Some of the folks didn’t listen to him, of course. They had to test the new coach; see if he means business; see if he would really hold them to what he commanded. Sure, Moses would have. Moses didn’t put up with no crud. But this was not Moses. This was Joshua. And he might not feel so sure of himself or so confident in his position and standing so as to flex his muscles. Oh boy were they wrong. When Joshua got wind of the lapse in discipline he was peeved. In fact, the lapse in discipline was immediately evident in its effect. In their second game, right after the overthrow of Jericho, the Israelites went on to attack Ai. They city was named Ai because whenever someone attacked them the people would all yell, “Ai!” Well, in that second game Israel, now riding a wave of confidence after they blew out Jericho, got their clock cleaned. The city of Ai, they were expecting, would be a pushover. Far from it. Israel got the cookies beat out of them. Joshua couldn’t figure out, at first, what had happened to the well-oiled fighting machine that he had marched around Jericho. Well, it was a discipline problem. As soon as you slack off or let up and let your guard down, you’re on your way to being beaten. The pocketing of souvenirs that had occurred at the battle of Jericho, which Joshua had so sternly forbidden, was attributed as the cause of the loss to Ai. Joshua stepped in and quickly identified an offending party upon which to place the blame and to make an example of. And when he did and when he had, Joshua said, “Now, no more of this nonsense. You follow orders or you can forget about winning any more games this season. God’s not going to be on your side if you’re just going to run out there and do whatever you want to do without listening and following the game-plan.”

Raw records:
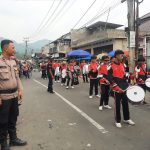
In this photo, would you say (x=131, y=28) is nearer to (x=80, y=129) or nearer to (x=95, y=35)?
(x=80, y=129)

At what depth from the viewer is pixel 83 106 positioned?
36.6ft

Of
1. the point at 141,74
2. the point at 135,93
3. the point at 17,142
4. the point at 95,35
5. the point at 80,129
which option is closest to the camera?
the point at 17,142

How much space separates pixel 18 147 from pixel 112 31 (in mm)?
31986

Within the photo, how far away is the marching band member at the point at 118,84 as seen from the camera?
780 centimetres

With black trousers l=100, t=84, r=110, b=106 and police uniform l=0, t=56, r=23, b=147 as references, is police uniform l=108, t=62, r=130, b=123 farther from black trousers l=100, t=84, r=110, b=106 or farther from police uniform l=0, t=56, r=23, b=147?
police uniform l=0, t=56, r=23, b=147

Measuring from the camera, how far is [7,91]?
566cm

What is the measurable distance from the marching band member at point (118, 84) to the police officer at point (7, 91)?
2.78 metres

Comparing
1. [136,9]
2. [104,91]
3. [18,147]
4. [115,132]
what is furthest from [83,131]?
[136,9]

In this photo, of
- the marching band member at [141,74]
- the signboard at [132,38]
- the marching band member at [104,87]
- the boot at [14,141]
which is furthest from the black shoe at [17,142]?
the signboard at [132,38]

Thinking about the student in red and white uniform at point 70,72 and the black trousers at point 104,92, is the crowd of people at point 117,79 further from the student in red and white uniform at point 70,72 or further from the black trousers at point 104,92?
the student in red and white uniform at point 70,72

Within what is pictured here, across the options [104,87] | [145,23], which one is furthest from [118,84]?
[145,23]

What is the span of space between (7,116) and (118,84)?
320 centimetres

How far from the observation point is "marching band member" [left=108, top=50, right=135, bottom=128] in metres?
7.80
...
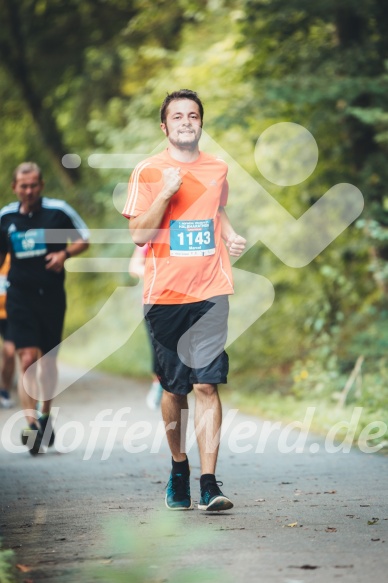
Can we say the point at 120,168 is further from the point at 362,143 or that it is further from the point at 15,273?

Work instructions: According to the passage about Joshua, what was blamed for Israel's loss at Ai? The entries stand apart from the passage and are separate material.

Solution for this problem: The pocketing of souvenirs at the battle of Jericho, which Joshua had sternly forbidden, was blamed for the loss.